Manusia bisa menjadi orang maju, bisa menjadi orang yang semakin baik justru karena ia mendengarkan kritik dan saran dari orang lain. Bisa menerima dengan lapang dada saran orang lain. Setidaknya jika tidak terima cukuplah diam, tidak usah membalas dengan ucapan yang mengkerdilkan orang lain. Dan perlu diketahui, dalam kritik seseorang ada penilaian paling jujur untuk diri kita, dan itulah yang paling kita butuhkan. Kita tahu letak salah kita dengarkan bagaimana seharusnya kita bersikap dan buat strategi untuk mengubah/memperbaiki kesalahan kita.

Manusia disebut sempurna karena ia bisa melakukan kesalahan dan kebenaran. Dan perlu diingat, kita tak punya hak untuk menilai dengan hina orang lain. Ketika kau hanya melihat seklias kita sama sekali tak punya hak untuk meremehkannya, apa lagi langsung menilai dengan buruk. Karena ketika kita hanya melihat sekilas itu yang nampak dimata kita hanya sedikit, ibarat kue apa yang kita lihat hanya pembungkusnya. Kita tak tahu bagaimana aroma didalamnya.

Kali ini tidak hanya untuk ustad, ini global untuk semua pihak. Ketika manusia memiliki ilmu maka makin merendahlahlah hatinya seperti padi yang berisi. Karena saat itu ia sadar bahwa ia begitu kecil di bumi Allah yang luas. Dan lagi manusia disebut orang berilmu apabila ia bisa mencerminkan ilmu yang dia dapat dalam akhlaqnya. Karena ilmu tidak hanya mampir di otak. Ia masuk ke hati dan membuat manusia semakin lama semakin berpikir.

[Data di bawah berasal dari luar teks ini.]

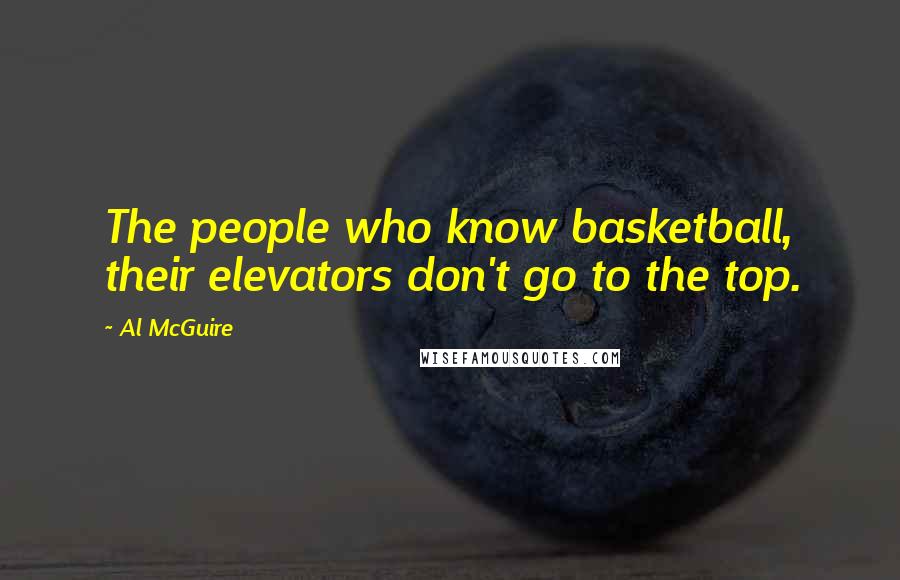 Al McGuire quotes: The people who know basketball, their elevators don't go to the top.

“DON’T JUDGE  A BOOK BY THE COVER” ini kalimat klasik, siapapun manusia yang memberi nasehat pada kita, tua atau muda, kaya atau miskin, preman atau ustad, pedagang atau karyawan, bos atau pegawai. Selama nasehat yang mereka berikan adalah hal yang positif tidak ada salahnya bukan meletakkan nasehat tersebut sebagai jalan untuk memperbaiki diri?.

Kita perlu sebuah nasehat, kita perlu sebuah kritik, kita perlu saran, karena manusia itu perlu berubah dari buruk menjadi baik, dari baik menjadi lebih baik lagi.

Jika ada yang merasa tersinggung dengan tulisan ini saya mohon maaf sebesar-besarnya. Tak ada maksud untuk merasa lebih baik dari pada yang lain, dan lagi sama sekali tak ada maksud untuk menuding secara individual, ini murni untuk saya khusunya, dan umumnya untuk semua kalangan. Saya mohon maaf jika tulisan ini membuat ada beberapa pihak yang tersakiti. Dan salam persaudaraan untuk anda semua. Wassalam.